Tell Me About Yourself
September 16, 2011
People wear masks. Behind that mask are many stories, good, bad, and indifferent. Never move intimately, and emotionally close to anyone without first knowing who that person is. Strangers are tomorrow’s friends, but friends come in all levels from ‘Facebook’ internet friends to ‘soul mates’. Like ‘food’ today, one needs to know what’s in it, and if it’s a healthy pick or a ‘deal breaker’. In the case of humans who connect with the possibility of continual intimate partnering, it could be the most important decision you’ll ever make. It’s not like the old days of ‘Cro-Magnum’ where the male is dragging the female ‘catch’ by the hair with a big club in the other hand.

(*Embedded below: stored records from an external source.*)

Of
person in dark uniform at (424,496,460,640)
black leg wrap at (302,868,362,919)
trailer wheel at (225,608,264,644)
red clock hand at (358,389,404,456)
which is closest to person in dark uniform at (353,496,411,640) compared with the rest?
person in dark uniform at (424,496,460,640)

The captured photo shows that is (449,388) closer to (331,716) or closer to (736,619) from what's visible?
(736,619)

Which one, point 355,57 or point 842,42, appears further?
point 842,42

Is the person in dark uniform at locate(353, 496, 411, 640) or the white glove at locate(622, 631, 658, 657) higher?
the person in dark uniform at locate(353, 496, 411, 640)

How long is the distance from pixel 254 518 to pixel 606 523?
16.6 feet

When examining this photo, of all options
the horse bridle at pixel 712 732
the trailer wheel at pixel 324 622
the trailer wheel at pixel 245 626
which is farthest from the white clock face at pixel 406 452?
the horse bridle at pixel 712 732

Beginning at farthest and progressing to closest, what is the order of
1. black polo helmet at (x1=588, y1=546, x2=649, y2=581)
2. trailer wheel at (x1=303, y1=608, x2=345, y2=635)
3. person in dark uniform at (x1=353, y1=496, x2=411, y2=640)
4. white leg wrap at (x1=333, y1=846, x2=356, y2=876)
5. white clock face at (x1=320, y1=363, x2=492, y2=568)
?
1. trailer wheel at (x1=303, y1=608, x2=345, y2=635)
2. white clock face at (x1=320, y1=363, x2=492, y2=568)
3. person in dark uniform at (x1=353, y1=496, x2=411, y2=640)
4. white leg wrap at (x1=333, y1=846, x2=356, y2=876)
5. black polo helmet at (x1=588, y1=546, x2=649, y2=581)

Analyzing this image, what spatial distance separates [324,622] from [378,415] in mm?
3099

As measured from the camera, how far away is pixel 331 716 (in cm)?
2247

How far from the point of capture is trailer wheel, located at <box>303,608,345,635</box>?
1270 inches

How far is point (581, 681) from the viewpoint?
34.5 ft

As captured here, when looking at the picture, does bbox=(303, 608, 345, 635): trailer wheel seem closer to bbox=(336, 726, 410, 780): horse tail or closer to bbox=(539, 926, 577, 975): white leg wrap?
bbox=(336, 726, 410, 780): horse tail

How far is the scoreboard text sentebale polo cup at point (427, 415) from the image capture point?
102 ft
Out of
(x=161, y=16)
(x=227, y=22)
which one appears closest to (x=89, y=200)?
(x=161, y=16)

Little communication happened among the neanderthals, and yet that lack of intelligent behavior is common to one degree or another among people ‘coupling’. Millions of marriages are still ‘arranged marriages’! In the Western world, freedoms and slow acceptance of different kinds of coupling from ‘interracial’ to ‘gay marriage’ is becoming more accepted by the open minded. However, the dilemmas of hiding ones true self from the other, not to mention from oneself is still the norm. Closeness involves taking on the manners, qualities, and soul of the other that to one degree or another merges with your own. Does it make any sense not to know who you’re letting in to you from both points of view?
The other day I was talking to a 32 year old special friend of Chinese ancestry on how to break through the shields that most put up to protect their fears (perhaps even more so among Asians). Many times I have encouraged her to open up on deeper levels to herself, accepting that as much better than a relationship becoming a prison for the soul, like billions suffer from. Being very smart in many ways, but yet protectively closed with her emotions, she is at a loss at how to connect with another who likely also is. I suggested a technique that impressed me by a very delightful Jewish girl I met in the past who, on our first date of mutual interest, said over and over to me, ‘tell me about yourself, and then tell me more….and more. We love to talk about ourselves when the other is interested, and particularly when the other feels ‘trusted’. It’s an easy, non specific way to open up another, and with a smile from the heart.
‘Tell me about yourself’, need not be said if two people are in the flow of easily doing it naturally. Sometimes other communication unfolds where it happens naturally when two people are in relaxed communication. Lead your life where smooth communication can happen to the maximum point of it’s willingness to be received. Open communication with no mask or barriers is fulfilling to the soul and builds a knowing trust. Feel your heart opening and the others will open.